Joy Majdalani grew up in Lebanon, where marital and domestic affairs are governed by religious and patriarchal laws that systematically disadvantage women. Having witnessed her parents’ divorce, she has long abhorred the institution of marriage. Nevertheless, now, approaching thirty, she is preparing to celebrate her own wedding. She tries to understand this change of heart.

(Translated from French by Davide Vigliotti)

When you’re a little girl in Lebanon, there is always that annoying someone who is ready to single you out by wishing your parents: “A’bela!”. It’s a customary greeting. They hope to attend the young girl’s wedding soon, and wish for it to be prosperous and beneficial. That’s the way things are done, these are the things that they say, there’s no need to go on and on about it. My mother doesn’t care much for this custom. Don’t wish this misfortune on her daughter: “No! I hope she doesn’t marry! Marriage is nothing but trouble! Wish her a good education and career!” The person in front of her, embarrassed and not wanting to engage in this kind of conversation, has no choice but to turn and retreat: “Well, I hope we see her with fancy diplomas then!” Sometimes, a naive adversary will dare to object, “Why not marry? She can do both things…” This challenger will find my mother ready to fight, her rhetorical weapons already sharpened. “I don’t see how a woman can blossom within a marriage.”
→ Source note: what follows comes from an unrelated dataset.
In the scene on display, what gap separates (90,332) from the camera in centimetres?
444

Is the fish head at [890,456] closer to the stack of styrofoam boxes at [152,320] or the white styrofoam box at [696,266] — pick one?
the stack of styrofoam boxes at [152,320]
My mother doesn’t need to make a significant effort to keep me away from this hated institution. It’s not just the failure of my own parents’ couple that made up my mind, it’s also the happy marriages. Everywhere, aunts and friends’ mothers bend over backwards to serve some paunchy grump, who demands he be brought properly ground coffee, tabbouleh without tomatoes; that his socks be brought to him still warm from the radiator, and that others keep quiet so he may sleep, all while they ignore his eccentric behavior. The only concern these women have is that their husband be kept happy. My mother had refused this life of submission. Divorce was the price she paid for her impetuousness.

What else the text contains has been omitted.